He recordado el Índice a propósito de la cada vez más nutrida lista de libros "cuestionados" (challenged) en las bibliotecas escolares estadounidenses por personas o grupos que consideran que su lectura puede dañar la fe y envenenar el alma de los jóvenes. La lista norteamericana sale a relucir cada año por estas fechas, porque es cuando se hacen públicas las obras de lectura obligada en los currículos escolares. Y, por tanto, cuando los espontáneos censores elevan a las autoridades sus escritos "cuestionándolas", un trámite que puede conducir a su prohibición o retirada.
Afortunadamente, la censura solo se hace efectiva en pocas ocasiones, generalmente en un ámbito local (un condado) o en un colegio o instituto determinado. Entre otras cosas, porque la democracia norteamericana ha generado instituciones y organismos que, a su vez, cuestionan los motivos de los censores y defienden con fuerza los principios y valores protegidos por la Primera Enmienda. Una de esas instituciones (patrocinada por la influyente Asociación Americana de Bibliotecarios) es la Banned Books Week, un encuentro anual -el próximo se celebrará a finales de septiembre- en el que participan libreros, bibliotecarios, profesores, asociaciones de padres y otros colectivos, y en el que, además de celebrar y promover la libertad de lectura, se defiende el derecho de los centros de enseñanza y de los maestros a proponer a sus alumnos los libros que les parezcan convenientes para su formación. El lema de los adversarios de la censura podría perfectamente ser la célebre frase que hace siglo y medio John Stuart Mill escribió en Sobre la libertad: "Si toda la humanidad menos una persona fuera de una opinión, y solo esa persona fuera de la opinión contraria, la humanidad no tendría más justificación para acallar a esa persona que la que esta tendría para callar a la humanidad". La censura, opinaba el filósofo y economista británico, constituye una especie de robo que se le hace a la raza humana.
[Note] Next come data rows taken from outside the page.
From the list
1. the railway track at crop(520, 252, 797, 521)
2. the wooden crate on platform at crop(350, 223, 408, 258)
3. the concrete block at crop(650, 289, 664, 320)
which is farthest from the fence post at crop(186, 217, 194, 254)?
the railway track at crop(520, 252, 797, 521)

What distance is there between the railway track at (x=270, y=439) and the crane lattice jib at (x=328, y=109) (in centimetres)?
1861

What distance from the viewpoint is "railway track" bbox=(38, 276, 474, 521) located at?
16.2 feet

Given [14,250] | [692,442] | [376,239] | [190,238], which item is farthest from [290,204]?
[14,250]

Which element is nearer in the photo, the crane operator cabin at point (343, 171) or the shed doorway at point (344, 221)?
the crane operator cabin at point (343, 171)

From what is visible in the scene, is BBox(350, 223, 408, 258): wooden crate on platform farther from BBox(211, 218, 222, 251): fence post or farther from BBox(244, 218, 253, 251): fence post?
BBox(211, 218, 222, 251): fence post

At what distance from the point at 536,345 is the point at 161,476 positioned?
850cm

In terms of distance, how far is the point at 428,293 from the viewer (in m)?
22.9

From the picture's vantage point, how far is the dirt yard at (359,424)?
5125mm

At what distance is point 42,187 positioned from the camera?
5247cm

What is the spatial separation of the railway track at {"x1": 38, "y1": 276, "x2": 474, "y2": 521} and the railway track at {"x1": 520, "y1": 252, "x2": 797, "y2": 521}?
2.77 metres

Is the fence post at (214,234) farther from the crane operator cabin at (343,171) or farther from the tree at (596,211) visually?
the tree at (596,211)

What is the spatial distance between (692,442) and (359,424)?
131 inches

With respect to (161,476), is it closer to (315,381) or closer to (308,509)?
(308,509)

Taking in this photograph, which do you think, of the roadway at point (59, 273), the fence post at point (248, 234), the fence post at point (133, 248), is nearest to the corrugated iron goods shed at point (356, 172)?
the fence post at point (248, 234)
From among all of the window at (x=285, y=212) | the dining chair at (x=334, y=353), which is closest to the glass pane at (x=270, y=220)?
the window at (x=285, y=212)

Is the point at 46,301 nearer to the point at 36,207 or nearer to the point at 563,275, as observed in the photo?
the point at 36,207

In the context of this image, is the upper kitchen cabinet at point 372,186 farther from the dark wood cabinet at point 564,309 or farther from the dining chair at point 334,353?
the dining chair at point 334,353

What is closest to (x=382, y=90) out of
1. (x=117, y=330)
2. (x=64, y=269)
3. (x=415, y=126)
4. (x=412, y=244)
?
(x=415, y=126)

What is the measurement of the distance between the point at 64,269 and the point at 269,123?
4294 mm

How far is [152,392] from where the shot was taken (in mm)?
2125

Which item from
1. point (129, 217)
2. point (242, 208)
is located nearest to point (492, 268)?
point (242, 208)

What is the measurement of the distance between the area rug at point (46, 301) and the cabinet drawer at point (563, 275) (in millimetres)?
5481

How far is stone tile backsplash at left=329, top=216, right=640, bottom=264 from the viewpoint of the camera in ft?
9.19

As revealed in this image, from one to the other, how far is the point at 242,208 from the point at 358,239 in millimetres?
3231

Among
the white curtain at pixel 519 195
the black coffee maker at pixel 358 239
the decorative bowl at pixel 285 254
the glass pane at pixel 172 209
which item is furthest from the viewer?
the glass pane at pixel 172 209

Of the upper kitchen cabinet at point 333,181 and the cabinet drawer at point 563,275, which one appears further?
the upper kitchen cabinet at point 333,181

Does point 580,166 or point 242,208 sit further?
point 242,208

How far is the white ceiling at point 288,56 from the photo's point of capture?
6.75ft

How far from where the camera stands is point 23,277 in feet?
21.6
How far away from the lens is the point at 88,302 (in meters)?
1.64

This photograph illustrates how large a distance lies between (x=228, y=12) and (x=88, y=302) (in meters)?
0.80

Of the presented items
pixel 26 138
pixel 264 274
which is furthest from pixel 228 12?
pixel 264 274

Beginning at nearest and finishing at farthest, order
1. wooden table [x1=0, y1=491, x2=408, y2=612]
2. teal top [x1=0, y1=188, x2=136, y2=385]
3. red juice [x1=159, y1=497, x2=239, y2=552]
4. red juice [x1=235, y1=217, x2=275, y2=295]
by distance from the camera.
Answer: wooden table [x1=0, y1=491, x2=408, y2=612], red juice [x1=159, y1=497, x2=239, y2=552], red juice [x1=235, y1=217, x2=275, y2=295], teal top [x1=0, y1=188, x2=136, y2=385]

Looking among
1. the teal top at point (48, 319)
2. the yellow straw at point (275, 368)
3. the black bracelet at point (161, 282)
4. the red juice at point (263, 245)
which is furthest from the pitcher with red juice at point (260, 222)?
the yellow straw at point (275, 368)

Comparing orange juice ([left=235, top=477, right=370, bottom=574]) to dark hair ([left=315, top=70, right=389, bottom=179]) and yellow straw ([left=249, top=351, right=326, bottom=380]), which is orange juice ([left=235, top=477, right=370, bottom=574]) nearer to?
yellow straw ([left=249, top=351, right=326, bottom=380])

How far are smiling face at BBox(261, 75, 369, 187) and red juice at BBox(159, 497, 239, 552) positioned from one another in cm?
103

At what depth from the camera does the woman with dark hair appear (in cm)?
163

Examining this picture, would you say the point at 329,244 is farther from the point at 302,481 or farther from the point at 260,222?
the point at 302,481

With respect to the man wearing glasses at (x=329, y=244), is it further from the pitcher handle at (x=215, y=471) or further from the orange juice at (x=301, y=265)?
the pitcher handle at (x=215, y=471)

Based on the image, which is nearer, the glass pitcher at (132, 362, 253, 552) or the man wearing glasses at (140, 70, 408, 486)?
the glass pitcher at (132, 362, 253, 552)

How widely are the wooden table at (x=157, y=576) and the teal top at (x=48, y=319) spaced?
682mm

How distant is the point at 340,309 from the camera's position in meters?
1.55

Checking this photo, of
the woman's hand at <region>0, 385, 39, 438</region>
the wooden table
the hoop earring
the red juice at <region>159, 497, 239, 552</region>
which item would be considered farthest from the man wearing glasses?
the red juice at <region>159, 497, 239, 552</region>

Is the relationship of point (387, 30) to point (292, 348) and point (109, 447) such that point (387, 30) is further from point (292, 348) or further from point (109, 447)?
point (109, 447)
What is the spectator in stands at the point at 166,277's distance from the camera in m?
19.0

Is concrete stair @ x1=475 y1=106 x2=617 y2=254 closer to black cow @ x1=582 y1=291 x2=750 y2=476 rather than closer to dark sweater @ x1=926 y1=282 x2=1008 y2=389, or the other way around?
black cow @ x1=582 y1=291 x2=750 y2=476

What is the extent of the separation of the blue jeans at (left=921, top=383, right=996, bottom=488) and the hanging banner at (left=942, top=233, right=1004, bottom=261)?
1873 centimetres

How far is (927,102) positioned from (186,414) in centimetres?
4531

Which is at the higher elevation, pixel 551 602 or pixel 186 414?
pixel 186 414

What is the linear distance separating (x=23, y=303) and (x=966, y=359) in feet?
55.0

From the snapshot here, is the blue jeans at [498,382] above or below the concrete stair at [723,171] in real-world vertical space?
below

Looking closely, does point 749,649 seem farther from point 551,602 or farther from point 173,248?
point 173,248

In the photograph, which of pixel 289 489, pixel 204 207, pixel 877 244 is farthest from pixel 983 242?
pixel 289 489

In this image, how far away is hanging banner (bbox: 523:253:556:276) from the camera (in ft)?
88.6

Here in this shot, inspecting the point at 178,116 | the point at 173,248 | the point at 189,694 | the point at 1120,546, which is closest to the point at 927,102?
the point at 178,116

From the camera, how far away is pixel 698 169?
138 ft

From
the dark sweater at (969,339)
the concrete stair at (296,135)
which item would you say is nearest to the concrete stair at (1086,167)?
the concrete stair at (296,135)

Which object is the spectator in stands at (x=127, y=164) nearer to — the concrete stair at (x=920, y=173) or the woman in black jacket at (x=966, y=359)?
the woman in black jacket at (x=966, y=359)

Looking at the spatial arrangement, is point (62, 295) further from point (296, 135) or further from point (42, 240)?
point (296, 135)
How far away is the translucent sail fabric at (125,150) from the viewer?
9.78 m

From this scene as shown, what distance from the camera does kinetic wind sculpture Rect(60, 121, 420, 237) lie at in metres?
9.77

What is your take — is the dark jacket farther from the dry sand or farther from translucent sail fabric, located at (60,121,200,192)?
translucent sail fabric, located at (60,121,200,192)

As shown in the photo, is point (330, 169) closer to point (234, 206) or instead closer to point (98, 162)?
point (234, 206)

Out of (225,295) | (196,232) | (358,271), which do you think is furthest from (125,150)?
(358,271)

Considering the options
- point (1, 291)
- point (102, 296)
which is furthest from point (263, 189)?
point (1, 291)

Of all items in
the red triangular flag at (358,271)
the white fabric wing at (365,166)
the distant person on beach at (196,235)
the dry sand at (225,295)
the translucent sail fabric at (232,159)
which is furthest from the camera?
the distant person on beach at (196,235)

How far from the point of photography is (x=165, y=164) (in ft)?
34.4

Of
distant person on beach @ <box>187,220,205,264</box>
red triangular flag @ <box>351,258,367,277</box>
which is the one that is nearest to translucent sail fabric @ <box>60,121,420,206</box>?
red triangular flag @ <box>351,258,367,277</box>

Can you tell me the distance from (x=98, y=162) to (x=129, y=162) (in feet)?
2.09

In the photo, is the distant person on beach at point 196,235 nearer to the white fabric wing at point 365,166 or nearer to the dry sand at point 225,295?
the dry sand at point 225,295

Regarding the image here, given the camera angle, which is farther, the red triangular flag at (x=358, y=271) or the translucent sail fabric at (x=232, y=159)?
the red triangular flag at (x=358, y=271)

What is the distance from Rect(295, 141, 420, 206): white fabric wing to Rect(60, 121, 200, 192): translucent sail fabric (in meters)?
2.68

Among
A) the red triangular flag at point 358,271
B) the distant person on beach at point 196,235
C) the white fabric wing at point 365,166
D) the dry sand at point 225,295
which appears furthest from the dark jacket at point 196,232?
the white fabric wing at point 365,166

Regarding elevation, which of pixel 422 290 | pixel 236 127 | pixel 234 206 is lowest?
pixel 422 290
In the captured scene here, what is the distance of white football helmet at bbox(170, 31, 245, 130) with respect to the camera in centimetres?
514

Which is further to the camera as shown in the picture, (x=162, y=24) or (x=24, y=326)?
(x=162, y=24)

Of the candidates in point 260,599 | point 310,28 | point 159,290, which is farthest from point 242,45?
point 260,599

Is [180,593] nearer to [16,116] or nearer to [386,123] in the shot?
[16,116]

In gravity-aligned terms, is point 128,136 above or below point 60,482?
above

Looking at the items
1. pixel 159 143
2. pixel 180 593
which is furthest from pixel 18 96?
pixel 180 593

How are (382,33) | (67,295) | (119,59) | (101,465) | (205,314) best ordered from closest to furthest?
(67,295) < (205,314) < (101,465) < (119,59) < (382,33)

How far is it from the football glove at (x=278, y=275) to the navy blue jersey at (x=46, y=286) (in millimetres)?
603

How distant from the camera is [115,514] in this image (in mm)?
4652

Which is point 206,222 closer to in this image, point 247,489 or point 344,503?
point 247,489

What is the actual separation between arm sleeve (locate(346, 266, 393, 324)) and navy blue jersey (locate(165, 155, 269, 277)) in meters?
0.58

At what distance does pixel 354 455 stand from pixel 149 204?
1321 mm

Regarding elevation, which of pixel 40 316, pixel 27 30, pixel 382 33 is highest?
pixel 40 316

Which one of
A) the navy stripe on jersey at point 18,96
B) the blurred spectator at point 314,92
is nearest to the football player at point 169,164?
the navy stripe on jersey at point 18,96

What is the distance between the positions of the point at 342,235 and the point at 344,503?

La lista de los libros "cuestionados" -y en algunos sitios retirados- no hace excepción de géneros o de épocas. En ella figuran clásicos antiguos o modernos como Las aventuras de Huckleberry Finn (Mark Twain), Matar a un ruiseñor (Harper Lee), o Un mundo feliz (Aldous Huxley), además de best sellers juveniles como Crepúsculo (Stephenie Meyer) o álbumes infantiles como Tres con tango (Justin Richardson y Peter Parnell). Los pretextos aducidos por los censores van desde "uso de lenguaje inapropiado" hasta "violencia", pasando por "anticapitalismo", "sexo explícito", "homosexualidad" e "irreligiosidad". Pero lo que más les irrita es, sin duda, el que los profesores y bibliotecarios puedan ejercer la libertad que, como educadores, precisan. Este curso -en el que Estados Unidos sigue en guerra- una de las obras "cuestionadas" ha sido la estupenda sátira antibelicista Matadero cinco (Kurt Vonnegut).
Resulta irónico hasta lo grotesco que en un país como Estados Unidos, en el que adolescentes y "jóvenes adultos" disponen de acceso ilimitado a toda una panoplia de medios de comunicación y redes sociales, todavía haya censores dispuestos a limitar el acceso a esa forma privilegiada de conocimiento que proporciona el libro. Gentes que gustosamente plantarían ante la puerta de los centros educativos y de las bibliotecas un cartel que, como el clásico de ¡Cuidado con el perro!, advirtiera de los peligros de leer.